Collected data:
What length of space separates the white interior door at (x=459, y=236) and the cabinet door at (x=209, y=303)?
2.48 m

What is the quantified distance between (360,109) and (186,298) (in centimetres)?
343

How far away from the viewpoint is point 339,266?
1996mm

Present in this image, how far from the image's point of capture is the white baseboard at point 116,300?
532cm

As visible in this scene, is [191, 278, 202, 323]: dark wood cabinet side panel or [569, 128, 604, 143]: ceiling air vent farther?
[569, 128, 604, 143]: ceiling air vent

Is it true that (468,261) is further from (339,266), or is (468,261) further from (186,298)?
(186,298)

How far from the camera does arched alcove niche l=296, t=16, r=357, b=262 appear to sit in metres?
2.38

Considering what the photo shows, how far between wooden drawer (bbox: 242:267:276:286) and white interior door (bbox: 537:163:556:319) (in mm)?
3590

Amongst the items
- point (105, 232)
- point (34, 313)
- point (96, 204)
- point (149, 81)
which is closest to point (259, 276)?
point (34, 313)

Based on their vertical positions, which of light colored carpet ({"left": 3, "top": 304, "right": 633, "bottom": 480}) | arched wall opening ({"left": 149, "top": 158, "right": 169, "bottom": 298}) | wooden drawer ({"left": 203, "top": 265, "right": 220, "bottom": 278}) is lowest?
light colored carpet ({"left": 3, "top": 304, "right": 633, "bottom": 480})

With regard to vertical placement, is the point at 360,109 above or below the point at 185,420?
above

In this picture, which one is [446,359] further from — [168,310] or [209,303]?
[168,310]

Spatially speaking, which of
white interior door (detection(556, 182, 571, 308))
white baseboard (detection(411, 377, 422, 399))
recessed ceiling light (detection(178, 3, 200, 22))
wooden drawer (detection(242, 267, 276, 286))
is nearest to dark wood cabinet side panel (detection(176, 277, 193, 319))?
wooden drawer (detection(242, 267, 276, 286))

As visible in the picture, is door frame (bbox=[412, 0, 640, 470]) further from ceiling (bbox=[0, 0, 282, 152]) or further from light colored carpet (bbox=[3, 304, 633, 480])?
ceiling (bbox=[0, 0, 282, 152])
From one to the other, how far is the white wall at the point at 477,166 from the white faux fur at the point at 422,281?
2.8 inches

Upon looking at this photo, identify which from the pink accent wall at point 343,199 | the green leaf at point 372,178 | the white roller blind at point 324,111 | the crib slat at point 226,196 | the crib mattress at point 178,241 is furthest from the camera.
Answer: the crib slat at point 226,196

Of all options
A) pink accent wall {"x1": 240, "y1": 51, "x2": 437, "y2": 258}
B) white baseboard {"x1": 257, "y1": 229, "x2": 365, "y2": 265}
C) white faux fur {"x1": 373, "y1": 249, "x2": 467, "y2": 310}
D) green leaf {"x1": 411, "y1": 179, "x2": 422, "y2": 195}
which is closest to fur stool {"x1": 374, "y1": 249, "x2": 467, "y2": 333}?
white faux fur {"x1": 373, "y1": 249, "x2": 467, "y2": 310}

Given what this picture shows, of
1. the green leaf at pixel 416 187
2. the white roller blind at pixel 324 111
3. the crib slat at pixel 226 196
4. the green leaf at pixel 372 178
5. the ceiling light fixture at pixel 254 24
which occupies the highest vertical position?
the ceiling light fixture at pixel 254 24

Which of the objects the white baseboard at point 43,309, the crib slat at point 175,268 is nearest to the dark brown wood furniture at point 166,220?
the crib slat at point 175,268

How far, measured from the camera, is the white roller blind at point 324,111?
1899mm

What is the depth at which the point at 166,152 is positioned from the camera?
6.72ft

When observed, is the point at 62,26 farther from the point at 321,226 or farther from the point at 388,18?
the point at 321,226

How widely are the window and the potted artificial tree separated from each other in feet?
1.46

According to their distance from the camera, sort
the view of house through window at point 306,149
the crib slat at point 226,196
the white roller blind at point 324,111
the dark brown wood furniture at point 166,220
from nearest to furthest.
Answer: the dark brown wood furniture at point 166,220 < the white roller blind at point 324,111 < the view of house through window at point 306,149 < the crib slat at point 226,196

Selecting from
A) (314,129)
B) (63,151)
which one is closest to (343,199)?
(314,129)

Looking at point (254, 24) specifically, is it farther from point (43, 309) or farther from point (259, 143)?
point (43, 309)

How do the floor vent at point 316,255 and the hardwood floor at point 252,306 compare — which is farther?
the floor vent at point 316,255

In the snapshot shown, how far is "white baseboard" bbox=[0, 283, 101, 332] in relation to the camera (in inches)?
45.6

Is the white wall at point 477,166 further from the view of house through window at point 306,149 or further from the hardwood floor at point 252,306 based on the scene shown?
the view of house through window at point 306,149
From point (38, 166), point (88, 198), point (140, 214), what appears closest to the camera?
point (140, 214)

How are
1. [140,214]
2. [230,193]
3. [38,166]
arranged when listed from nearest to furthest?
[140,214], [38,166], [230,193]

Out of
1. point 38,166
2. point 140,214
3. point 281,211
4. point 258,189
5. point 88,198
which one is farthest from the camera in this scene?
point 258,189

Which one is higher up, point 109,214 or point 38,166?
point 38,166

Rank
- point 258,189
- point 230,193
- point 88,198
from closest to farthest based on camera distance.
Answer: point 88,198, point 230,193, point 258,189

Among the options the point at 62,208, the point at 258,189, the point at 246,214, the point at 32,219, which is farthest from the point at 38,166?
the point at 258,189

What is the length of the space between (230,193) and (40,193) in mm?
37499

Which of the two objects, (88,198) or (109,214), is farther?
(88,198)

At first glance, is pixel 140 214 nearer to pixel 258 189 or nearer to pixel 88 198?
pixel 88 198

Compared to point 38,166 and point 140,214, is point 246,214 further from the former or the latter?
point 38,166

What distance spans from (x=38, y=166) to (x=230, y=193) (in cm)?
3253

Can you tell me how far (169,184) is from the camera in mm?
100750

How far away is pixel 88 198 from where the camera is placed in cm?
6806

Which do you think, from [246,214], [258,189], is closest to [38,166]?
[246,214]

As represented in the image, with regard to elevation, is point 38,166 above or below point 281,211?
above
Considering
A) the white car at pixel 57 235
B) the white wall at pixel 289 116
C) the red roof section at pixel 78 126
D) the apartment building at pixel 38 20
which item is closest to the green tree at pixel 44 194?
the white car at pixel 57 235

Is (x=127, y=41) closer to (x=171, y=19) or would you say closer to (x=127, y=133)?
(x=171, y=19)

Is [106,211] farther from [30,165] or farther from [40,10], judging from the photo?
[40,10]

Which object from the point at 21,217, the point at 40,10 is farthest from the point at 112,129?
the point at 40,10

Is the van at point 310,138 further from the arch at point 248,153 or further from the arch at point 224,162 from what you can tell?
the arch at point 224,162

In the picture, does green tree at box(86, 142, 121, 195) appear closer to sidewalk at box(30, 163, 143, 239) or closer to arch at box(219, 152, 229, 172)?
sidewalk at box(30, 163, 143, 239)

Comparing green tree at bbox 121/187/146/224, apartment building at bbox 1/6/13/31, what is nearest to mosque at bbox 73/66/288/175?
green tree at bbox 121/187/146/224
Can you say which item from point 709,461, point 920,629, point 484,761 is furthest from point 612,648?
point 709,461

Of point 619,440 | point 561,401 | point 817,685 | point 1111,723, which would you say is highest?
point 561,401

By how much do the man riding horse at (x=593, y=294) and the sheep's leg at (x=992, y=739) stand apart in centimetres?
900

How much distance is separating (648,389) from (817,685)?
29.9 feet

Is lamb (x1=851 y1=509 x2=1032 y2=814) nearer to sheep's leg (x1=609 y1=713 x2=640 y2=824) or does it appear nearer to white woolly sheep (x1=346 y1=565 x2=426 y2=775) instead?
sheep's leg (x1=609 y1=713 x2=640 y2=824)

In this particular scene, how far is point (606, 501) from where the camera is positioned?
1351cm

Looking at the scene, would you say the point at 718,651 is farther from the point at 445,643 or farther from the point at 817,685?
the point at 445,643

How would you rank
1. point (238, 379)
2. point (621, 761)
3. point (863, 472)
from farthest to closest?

Task directions: Copy every line unchanged, starting at the line that contains "Of point 619,440" and continuing through the end of the items, including both of those lines.

Output of the task:
Of point 619,440 | point 561,401 | point 817,685 | point 1111,723, which would you say is highest?
point 561,401

By how much do the man riding horse at (x=593, y=294) and the sheep's leg at (x=992, y=739) stand apart in centimetres?
900

How much distance is separating (648,389) from (817,685)?
29.9 feet

Is lamb (x1=851 y1=509 x2=1032 y2=814) nearer to sheep's leg (x1=609 y1=713 x2=640 y2=824) or does it appear nearer to white woolly sheep (x1=346 y1=565 x2=426 y2=775) instead?
sheep's leg (x1=609 y1=713 x2=640 y2=824)

In this particular scene, how far is point (606, 501) from where the camera is positioned?
1351cm

Looking at the scene, would you say the point at 718,651 is farther from the point at 445,643 or farther from the point at 817,685?
the point at 445,643

How would you rank
1. point (238, 379)
2. point (621, 761)
3. point (863, 472)
from farthest to closest?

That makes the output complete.